Designed by Irma Boom, False Flat is, unsurprisingly, a handsome book. Its most notable graphic trait is its variously sized font,
a feature that came about in a manner that is quintessentially Dutch. Having completed his text, Betsky handed it to Boom and his co-author Adam Eeuwens. They set about scouring his words, searching for cues for appropriate images and judging the relative worth of each paragraph. Sections that merited liberal illustration or were particularly interesting were blown up large; those that suggested fewer pictures or were deemed to be lagging were set in smaller type. The author had no input in this process and saw his text again only on completion. Effectively the book thus carries an in-built critique.
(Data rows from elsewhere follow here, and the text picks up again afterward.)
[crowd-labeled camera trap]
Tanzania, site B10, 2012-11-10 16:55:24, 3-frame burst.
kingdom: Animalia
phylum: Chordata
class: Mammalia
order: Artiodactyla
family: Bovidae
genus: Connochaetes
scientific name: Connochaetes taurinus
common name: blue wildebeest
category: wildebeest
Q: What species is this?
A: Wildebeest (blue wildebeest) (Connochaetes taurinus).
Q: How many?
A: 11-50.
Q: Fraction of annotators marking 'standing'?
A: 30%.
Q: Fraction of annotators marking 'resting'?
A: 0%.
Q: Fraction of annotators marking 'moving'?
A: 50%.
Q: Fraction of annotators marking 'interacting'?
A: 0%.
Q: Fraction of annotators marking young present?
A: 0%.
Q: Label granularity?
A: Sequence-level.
Mark (2004), the catalogue to the exhibition of ‘Municipal Art Acquisitions in Graphic Design, 2003–4’ at the Stedelijk Museum, Amsterdam, displays a similar kind of graphic self-reflexivity. The product of a jury selection, the book has a page for each submission but omits the content of all but the 20 successful entrants. With its long runs of empty frames the publication bespeaks as much as failure as success. It brings to mind the celebrated Dutch polder model and the conviction that argument and compromise are required in the process of self-invention. The final selection is very impressive – Dutch design is so good – but the catalogue invites the reader to think about the chaff as much as the wheat. It’s hard not to smirk at disparaging remarks in the introduction about displays of ‘smugness and navel-gazing’.
On a slightly less twisted note Mark could be viewed as evidence for Betsky’s proposition that Dutch design can provide a service for the rest of the world. The only requirement for entry was that the designer should have at least one Amsterdam client, and as well as Dutch graphic designers the acquisitions therefore encompass practitioners from France, Switzerland, Britain and Israel. The existence of public money for design obviously plays a significant role in drawing these designers to the Netherlands. It’s not quite the future that Betsky imagines, but by paying out so generously the Dutch are creating an international safe haven for design experiment. And this is something that shouldn’t be sneered at, either by the Dutch themselves or by anyone else.